The more complex the data migration project, the greater the margin for error. That’s why it helps to follow best practice to reduce the likelihood of data getting lost or corrupted during the migration, and to minimise the potential impact on the business.
Here are our tips for helping to reduce data loss in complex data migration projects:
1. Define the data that is required for the migration.
a) Do not migrate data that is no longer required.
i. Fields required in the source system may be superfluous to business needs and benefits.
ii. There may be fields of inaccurate data that are mandated but not required, and therefore do not need to be migrated. These fields are often filled with “.” or other irrelevant characters that were input to satisfy source system constraints when users entered the data.
b) Do not migrate data that is out of date, as this may affect marketing campaigns or statistical analysis within the new system.
c) Do migrate data to give business advantage – but make sure you define beforehand which data is business critical.
2. Use a tool to profile the data so you have a full picture of the current quality of the data, and where the gaps may be.
3. Cleanse the data where required. You can do this manually before the data migration starts, or you can do down the automated route prior or during migration.
4. Define the quality rules the data has to abide by early on in the process to give a robust framework for the migration.
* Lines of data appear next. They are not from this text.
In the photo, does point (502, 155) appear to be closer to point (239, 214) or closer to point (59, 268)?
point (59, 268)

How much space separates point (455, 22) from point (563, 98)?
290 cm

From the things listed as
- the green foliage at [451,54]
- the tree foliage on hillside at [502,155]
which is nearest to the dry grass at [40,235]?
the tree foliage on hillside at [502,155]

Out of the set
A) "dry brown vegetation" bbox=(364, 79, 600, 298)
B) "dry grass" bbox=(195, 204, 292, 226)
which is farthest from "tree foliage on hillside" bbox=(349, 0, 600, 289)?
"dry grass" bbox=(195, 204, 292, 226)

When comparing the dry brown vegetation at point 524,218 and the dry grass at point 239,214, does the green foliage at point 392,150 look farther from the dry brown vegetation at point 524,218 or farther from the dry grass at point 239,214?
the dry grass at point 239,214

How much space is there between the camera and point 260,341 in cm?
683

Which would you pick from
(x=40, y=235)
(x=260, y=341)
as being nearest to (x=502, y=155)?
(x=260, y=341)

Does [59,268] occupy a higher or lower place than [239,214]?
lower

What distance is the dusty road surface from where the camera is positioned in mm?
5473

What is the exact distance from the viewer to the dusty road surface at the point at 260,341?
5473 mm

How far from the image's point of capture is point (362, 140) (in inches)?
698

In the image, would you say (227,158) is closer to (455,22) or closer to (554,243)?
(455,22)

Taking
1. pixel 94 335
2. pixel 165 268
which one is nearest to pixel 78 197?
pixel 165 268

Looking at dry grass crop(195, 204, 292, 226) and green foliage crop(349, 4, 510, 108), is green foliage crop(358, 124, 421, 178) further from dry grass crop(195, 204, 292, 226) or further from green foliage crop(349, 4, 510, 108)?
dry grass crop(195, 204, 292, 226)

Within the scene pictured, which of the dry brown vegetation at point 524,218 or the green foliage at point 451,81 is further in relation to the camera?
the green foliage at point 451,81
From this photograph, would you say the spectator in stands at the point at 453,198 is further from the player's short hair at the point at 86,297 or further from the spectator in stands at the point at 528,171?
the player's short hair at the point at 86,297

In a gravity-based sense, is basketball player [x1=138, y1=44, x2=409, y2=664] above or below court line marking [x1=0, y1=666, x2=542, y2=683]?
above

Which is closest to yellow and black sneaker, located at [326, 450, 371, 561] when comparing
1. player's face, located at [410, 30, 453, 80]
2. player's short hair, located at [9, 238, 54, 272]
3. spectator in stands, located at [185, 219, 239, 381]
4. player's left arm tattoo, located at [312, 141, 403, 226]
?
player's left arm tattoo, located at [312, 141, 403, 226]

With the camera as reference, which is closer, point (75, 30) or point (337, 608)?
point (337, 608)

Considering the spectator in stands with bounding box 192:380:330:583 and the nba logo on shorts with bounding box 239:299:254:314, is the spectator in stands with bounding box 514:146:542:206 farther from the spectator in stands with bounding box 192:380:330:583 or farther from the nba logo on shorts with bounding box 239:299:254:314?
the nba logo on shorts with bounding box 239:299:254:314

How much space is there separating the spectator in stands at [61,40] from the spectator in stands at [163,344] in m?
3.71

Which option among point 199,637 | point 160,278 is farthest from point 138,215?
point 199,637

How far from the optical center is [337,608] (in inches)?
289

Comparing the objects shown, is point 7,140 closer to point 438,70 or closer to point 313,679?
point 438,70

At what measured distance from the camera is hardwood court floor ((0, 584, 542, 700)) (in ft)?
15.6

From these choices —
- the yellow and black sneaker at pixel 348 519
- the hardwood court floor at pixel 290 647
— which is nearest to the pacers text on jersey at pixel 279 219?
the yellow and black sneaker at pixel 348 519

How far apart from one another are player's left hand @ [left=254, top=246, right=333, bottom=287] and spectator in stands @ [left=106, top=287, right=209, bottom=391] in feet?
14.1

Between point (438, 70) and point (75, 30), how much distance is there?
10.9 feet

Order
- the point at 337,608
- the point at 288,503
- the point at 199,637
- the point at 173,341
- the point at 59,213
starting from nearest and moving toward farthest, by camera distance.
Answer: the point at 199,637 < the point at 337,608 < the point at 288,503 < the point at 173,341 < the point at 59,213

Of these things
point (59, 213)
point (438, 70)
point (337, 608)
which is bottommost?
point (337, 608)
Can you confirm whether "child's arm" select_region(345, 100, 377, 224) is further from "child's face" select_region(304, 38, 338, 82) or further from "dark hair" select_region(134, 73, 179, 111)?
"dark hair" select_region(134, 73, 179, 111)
You can define these rules from system analysis, business analysis, and via gap analysis between the source and target systems.
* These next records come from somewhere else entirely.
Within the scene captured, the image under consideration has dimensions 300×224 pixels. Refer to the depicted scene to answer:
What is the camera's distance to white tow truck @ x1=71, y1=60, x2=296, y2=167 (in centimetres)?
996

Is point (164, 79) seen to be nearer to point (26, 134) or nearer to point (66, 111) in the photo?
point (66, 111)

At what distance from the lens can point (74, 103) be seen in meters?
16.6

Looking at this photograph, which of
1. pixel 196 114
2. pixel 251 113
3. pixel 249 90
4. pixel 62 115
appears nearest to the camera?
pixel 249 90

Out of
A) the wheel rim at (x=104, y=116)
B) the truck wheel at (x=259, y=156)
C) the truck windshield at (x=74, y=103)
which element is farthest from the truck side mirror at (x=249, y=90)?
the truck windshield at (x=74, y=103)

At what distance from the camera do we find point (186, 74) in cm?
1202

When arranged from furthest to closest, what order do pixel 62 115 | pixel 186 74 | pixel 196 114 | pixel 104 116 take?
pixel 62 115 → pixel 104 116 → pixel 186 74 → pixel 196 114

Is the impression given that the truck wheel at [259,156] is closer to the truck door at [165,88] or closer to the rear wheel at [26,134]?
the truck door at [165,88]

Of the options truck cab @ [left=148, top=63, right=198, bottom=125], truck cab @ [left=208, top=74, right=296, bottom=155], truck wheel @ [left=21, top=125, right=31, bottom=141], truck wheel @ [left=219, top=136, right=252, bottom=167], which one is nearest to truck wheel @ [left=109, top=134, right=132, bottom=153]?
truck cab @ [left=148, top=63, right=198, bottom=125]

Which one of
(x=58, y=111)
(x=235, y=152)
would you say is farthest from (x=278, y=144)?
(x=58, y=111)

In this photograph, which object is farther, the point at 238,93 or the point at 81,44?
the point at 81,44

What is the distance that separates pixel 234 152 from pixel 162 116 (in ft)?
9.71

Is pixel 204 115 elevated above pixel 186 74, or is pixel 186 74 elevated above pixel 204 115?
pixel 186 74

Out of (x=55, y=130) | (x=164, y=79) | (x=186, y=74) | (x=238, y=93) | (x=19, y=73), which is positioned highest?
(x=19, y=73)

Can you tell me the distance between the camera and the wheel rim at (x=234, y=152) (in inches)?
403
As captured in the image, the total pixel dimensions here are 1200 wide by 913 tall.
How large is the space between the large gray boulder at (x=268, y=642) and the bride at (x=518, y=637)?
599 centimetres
5. Get sign-off on the rules. The complete set of quality rules needs to be reviewed and approved by the domain and system experts for both the source and target systems before you begin the data migration.
6. Verify the data against the rules. It is best practice in complex data migration projects to make this an ongoing process, where possible. The rules should continue to be defined, so you can maintain a constant view of the data and ensure that its quality is fit for purpose. That way, you can raise any issues early on, mitigate risks, and lower the chance of losing data during the migration.
7. Define a clear flow for data during migration, error reporting and rerun procedures.
8. Use a tool for data migration to professionalise and automate the process, thus further reducing the risk of error and data loss.